I think about a verse in Job. It’s 23:10. Check it out. After countless struggles and so much frustration, Job says, “But, He knows the way I take; and when He has tested me, I will come forth as gold.” Bryan and Lori have had an adoption journey like no other. They have been tested and tried, and tested again. And each of us who loves them has been challenged by their unyielding faith and humbled by their relentless pursuit of a little girl who sits today in an orphanage in Bulgaria. I look at them, and I see gold. Pure gold. They are a living testimony of God’s love… it never gives up, never loses faith, is always hopeful, and endures through every circumstance.

So, today we stand again with the Schumakers. We pray and cry out for the next six days. We believe with them that in six days a little girl’s name will be changed. And not just her name, but her destiny. We long for the moment when we can rejoice together that our girl is coming home to be loved and treasured by so many of us.

And we will give our God, who makes all things right, and who’s timing is perfect, all the glory.

Coleen

Friday, February 11, 2011

Patience

Today was the day I thought I would post Selah's picture and introduce her to the world. But, not yet. Our judge did not approve our case today. She did reschedule it for Tuesday, though. She has requested some things that are quite out of the ordinary. But, after a huge cry, I got back up and started working on what we could provide. It meant running around a lot and in a hurry to print, notarize, travel downtown to the Secretary of State Office in Phoenix for an apostille, and then to our friendly UPS to overnight the forms. The US Embassy is also writing a letter on our behalf to verify that the FBI clearance is the highest level of security clearance available in the United States and if we do not have an arrest record on either the local, state, or Federal level, we have not been convicted of any crimes. If only the judge could know that I haven't even had a speeding ticket in longer than I can remember!

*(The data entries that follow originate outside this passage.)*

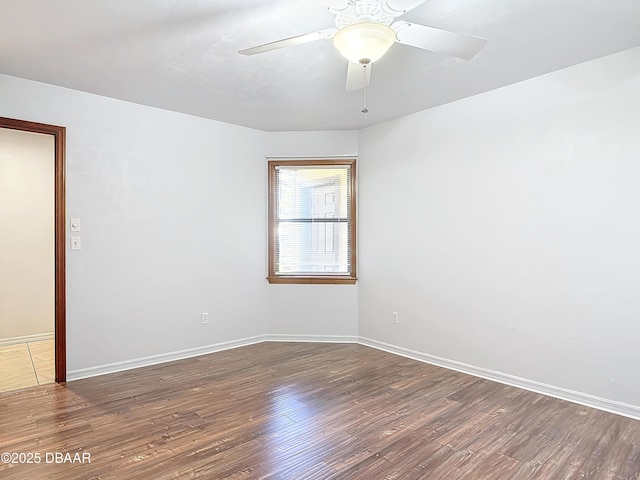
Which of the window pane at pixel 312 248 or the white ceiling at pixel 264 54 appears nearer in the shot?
the white ceiling at pixel 264 54

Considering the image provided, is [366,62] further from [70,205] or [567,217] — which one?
[70,205]

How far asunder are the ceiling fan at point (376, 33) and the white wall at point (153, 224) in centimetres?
223

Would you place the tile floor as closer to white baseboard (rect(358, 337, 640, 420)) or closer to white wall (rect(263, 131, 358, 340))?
white wall (rect(263, 131, 358, 340))

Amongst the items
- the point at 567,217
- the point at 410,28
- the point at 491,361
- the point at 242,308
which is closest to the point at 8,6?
the point at 410,28

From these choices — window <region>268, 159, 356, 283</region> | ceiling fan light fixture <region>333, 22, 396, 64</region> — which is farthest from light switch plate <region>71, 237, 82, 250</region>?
ceiling fan light fixture <region>333, 22, 396, 64</region>

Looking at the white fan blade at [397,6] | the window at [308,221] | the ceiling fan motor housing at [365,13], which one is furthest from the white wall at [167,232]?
the white fan blade at [397,6]

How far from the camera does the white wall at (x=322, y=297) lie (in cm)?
458

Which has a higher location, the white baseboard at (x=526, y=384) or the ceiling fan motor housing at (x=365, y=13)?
the ceiling fan motor housing at (x=365, y=13)

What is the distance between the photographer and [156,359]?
381 cm

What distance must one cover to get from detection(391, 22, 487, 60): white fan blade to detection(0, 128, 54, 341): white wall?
448 centimetres

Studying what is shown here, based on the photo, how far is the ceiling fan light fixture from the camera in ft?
5.77

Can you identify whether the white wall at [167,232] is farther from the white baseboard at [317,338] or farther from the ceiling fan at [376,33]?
the ceiling fan at [376,33]

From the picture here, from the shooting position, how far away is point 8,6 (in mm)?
2111

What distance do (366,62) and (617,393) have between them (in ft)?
9.01
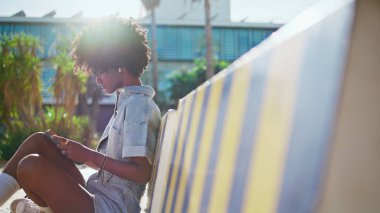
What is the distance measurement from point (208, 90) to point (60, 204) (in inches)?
37.8

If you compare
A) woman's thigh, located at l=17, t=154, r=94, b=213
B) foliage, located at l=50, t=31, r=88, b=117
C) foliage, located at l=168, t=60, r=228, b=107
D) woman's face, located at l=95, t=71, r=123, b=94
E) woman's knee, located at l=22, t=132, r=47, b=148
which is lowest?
foliage, located at l=168, t=60, r=228, b=107

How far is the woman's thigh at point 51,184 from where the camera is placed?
1.91 metres

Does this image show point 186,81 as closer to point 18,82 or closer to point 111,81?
point 18,82

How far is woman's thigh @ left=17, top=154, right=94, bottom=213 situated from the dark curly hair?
60cm

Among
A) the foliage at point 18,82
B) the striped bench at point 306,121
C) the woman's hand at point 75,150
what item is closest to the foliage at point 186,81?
the foliage at point 18,82

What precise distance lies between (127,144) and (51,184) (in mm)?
353

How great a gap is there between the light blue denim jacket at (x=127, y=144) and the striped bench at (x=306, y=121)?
86 centimetres

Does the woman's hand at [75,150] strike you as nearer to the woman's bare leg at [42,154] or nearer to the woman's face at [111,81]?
the woman's bare leg at [42,154]

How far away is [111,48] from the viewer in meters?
2.29

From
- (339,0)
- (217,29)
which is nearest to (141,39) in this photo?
(339,0)

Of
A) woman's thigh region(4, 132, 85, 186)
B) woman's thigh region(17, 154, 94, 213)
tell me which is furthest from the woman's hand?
woman's thigh region(4, 132, 85, 186)

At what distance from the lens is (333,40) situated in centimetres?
61

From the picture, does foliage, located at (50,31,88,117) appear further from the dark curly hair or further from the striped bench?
the striped bench

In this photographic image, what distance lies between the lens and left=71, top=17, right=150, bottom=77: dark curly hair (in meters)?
2.30
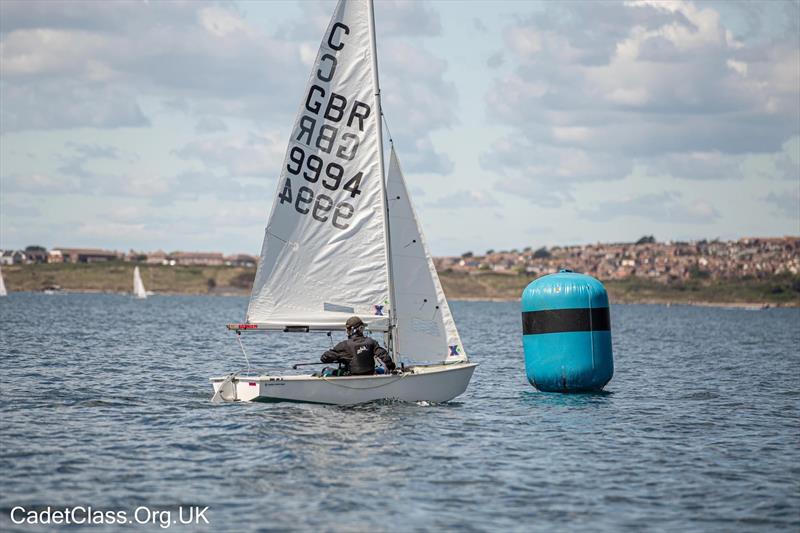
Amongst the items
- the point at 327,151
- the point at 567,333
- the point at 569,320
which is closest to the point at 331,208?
the point at 327,151

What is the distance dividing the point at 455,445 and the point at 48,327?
189ft

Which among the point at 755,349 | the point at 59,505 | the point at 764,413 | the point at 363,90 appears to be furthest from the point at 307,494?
the point at 755,349

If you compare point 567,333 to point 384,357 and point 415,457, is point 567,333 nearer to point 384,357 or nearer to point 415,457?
point 384,357

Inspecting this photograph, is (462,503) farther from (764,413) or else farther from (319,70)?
(764,413)

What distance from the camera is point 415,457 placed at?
69.5 ft

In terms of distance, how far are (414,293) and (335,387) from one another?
361cm

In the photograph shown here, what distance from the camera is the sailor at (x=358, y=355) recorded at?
2603 centimetres

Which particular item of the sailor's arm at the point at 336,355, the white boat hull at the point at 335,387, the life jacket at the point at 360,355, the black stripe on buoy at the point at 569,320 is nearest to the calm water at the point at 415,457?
the white boat hull at the point at 335,387

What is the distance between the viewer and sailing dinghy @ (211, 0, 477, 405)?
2688 centimetres

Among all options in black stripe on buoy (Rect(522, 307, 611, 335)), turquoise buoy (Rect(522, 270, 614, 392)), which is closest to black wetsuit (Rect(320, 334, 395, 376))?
turquoise buoy (Rect(522, 270, 614, 392))

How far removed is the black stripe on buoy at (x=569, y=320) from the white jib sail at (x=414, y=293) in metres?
3.41

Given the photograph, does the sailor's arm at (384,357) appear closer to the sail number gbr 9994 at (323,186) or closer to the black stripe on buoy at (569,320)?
the sail number gbr 9994 at (323,186)

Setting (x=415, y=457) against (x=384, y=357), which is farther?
(x=384, y=357)

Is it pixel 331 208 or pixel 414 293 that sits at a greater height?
pixel 331 208
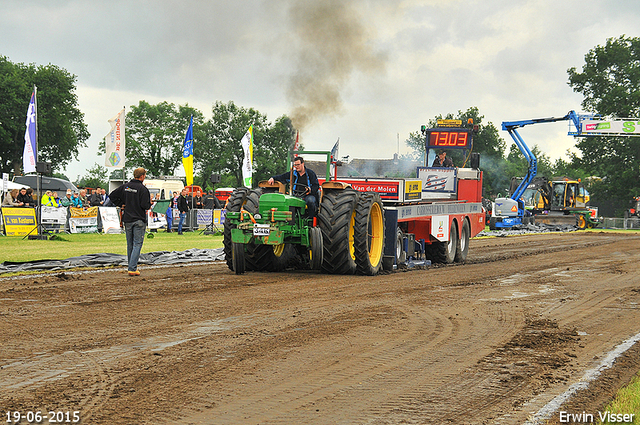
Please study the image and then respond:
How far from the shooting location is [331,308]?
816 cm

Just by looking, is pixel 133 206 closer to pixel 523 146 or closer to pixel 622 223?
pixel 523 146

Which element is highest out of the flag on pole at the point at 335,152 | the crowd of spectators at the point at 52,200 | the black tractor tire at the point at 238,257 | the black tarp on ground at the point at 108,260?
the flag on pole at the point at 335,152

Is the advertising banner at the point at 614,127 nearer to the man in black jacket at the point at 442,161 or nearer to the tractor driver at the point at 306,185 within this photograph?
the man in black jacket at the point at 442,161

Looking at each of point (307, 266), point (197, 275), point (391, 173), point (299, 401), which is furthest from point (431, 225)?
point (299, 401)

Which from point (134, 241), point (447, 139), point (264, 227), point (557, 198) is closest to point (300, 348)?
point (264, 227)

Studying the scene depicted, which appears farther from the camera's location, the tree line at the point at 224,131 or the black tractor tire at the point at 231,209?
the tree line at the point at 224,131

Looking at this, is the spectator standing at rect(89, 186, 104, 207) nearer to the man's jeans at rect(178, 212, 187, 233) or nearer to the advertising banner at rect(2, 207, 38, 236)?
the man's jeans at rect(178, 212, 187, 233)

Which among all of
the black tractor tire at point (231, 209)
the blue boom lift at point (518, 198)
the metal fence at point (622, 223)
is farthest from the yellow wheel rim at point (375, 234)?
the metal fence at point (622, 223)

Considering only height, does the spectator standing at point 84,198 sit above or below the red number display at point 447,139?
below

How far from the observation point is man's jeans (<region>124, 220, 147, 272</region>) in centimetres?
1134

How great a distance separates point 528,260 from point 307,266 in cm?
633

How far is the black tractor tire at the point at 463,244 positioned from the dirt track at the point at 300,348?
17.7 feet

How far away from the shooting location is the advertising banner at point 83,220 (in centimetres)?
2375

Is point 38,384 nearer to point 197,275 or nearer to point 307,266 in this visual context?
point 197,275
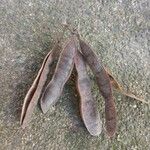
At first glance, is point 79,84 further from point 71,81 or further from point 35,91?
point 35,91

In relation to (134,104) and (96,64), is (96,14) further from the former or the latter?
(134,104)

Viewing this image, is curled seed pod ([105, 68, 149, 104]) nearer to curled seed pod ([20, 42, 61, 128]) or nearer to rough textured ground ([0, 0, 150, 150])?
rough textured ground ([0, 0, 150, 150])

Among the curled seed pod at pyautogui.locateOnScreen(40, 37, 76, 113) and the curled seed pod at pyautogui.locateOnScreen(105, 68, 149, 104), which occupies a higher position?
the curled seed pod at pyautogui.locateOnScreen(40, 37, 76, 113)

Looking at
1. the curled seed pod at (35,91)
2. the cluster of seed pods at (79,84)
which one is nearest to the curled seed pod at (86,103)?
the cluster of seed pods at (79,84)

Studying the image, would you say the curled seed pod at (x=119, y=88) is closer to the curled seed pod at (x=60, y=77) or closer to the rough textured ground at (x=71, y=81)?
the rough textured ground at (x=71, y=81)

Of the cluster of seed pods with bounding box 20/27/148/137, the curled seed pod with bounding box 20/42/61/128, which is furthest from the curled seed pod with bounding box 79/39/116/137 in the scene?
the curled seed pod with bounding box 20/42/61/128

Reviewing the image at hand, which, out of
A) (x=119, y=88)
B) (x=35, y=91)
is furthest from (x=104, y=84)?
(x=35, y=91)
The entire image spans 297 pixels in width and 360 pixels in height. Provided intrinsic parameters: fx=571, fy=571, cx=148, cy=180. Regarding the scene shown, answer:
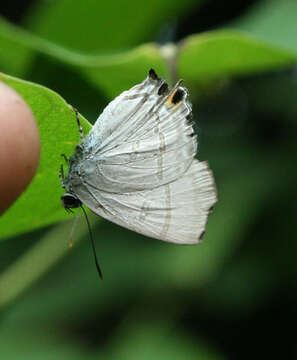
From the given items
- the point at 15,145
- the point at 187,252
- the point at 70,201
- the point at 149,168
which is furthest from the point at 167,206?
the point at 187,252

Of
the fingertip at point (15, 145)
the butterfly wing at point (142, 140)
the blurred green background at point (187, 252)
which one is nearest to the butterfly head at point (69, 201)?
the butterfly wing at point (142, 140)

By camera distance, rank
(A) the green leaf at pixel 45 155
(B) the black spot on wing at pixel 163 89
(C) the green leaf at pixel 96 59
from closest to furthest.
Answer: (A) the green leaf at pixel 45 155 → (B) the black spot on wing at pixel 163 89 → (C) the green leaf at pixel 96 59

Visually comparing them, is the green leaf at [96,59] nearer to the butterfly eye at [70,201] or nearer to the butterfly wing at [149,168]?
the butterfly wing at [149,168]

So.....now we wait patiently and in prayer for Tuesday. I'm praying it is God's will that our case be approved then. I'm feeling really weary right now... It has been one year and one month since the first time I saw Selah's face and my heart exploded for her. Now it has been five months and one week since I last held her in my arms. So many ups and downs...but a new day has got to come...and I know we just need to hold on just a little bit longer.

I am so thankful for all the love, support, and prayers from so many of you...friends and family. It helps these tough days be much more bearable. We are blessed with wonderful people in our lives and God has revealed that to us a million times over! Thank you!